Quinoa is my current habit. Well, that and beets, but we’ll talk about beets in a future post. I’ve tried quinoa before, but struggled to find the culinary attraction in this strange looking grain with the little whilte curlycue tail. I’m happy to report that I’ve crossed over to the “gotta have it often” side of the ancient grains camp.
I’ve made it
three FOUR times this week and always serve it as a cool salad. It’s quick and easy and oh so healthy and fits well into a weight loss program! The texture is tender while crunchy, satisfying that need for something to chew on.
People I know that struggle with diabetes find it’s a grain they can process with little to no negative effects and I find it cures the carbohydrate cravings I have at mealtime. It’s like rice, but with a satisfying crunch.
The inspiration for this dish came from a whole wheat couscous sample provided by Bob’s Red Mill, at BlogHerFood this past weekend and liked how they served it — as a salad. I went back twice, although I prefer regular couscous to the whole wheat verison. With that inspiration I made my own version using quinoa. In my research to find a link to Bob’s Red Mill I found a link for the Moroccan Whole Wheat Couscous recipe they used at the demo table, but it was for a quinoa recipe that looks great as well, although not quite what they sampled.
I had a package of red quinoa in the pantry and while I find it has a bit more earthy flavor than golden quinoa, I needed to use it. I love the color, especially with the contrast of cucumber and parsley.
No matter the recipe, quinoa is wonderfully versatile. Give Quinoa a try. I’ll be surprised if you don’t find you love it and I hope you let me know. I’d love to hear from you!
- 1/2 cup quinoa (red or golden)
- 1 cup water
- 1/2 cup diced cucumbers
- 1 small shallot, sliced thinly
- 2 tablespoons parsley, chopped
- 2 teaspoons extra virgin olive oil
- 1 teaspoon red wine vinegar
- 1/2 teaspoon smoked sea salt (or regular sea salt if not available)
- a few grinds fresh black pepper
- 1 tablespoon roasted, salted peanuts
- Bring the water to a boil on high heat.
- When the water is boiling, stir in the quinoa and bring back to the boil.

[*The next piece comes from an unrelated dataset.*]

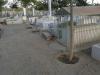 04-19850706-graves-shot-2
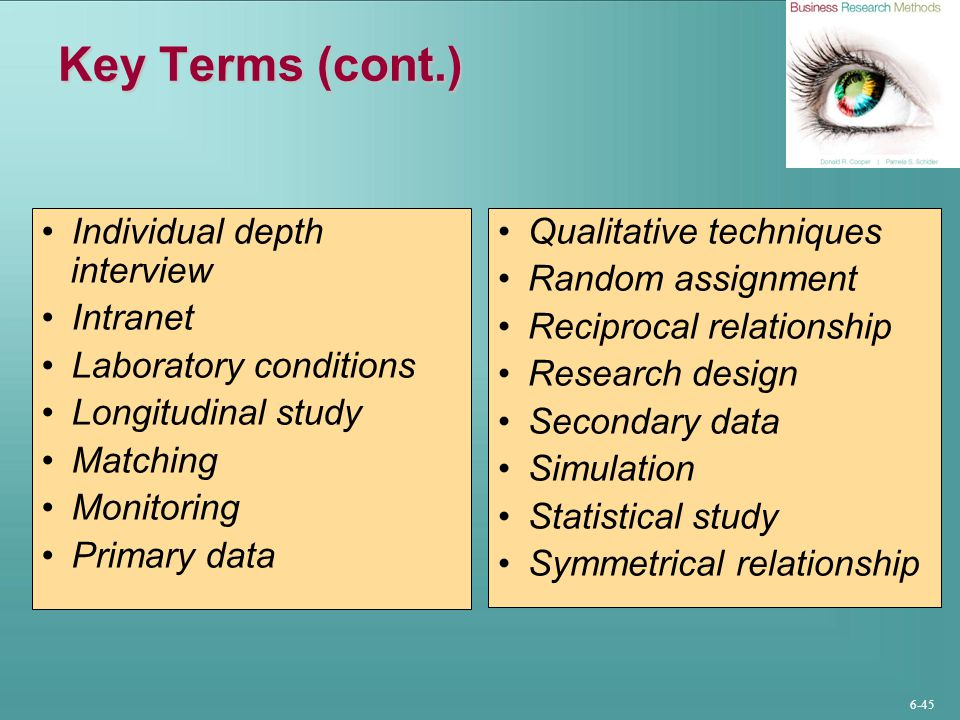 Key Terms (cont.) Individual depth interview Intranet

- Cover and cook for 15 minutes.
- Remove from the heat and let rest, covered for 15 minutes.
- While the quinoa is resting, whisk the oil and vinegar in a small bowl.

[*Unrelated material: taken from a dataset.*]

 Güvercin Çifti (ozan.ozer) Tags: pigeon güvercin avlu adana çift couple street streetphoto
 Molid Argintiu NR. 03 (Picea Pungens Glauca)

- Sprinkle with salt and pepper and stir unti combined.
- When quinoa has rested, let cool until it’s just warm to the touch, or put in the refrigerator to chill. I like to stir the oil and vinegar into the quinoa when it’s warm to the touch. The result is creamy quinoa.

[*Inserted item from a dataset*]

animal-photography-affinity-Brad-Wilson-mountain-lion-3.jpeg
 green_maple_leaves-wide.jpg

- When cooled, add cucumber, shallot and dressing and stir to thoroughly combine.
- Sprinkle nuts on top and stir.
This delicious side dish will cost a Weight Watchers Points Plus value of 7 points.
Feel free to add your favorite vegetables and herbs. I’ve made the dish with fresh, thinly sliced radishes and a tablespoon of fresh baby peas. Cilantro, cumin and minced jalapeño peppers give the dish a South of the Border flavor.
If you’ve got vegetable broth in the house, use it to boil the quinoa. If you’ve got the points to spend, chicken broth would be delicious. Take a chance, use your imagination, you really can’t go wrong.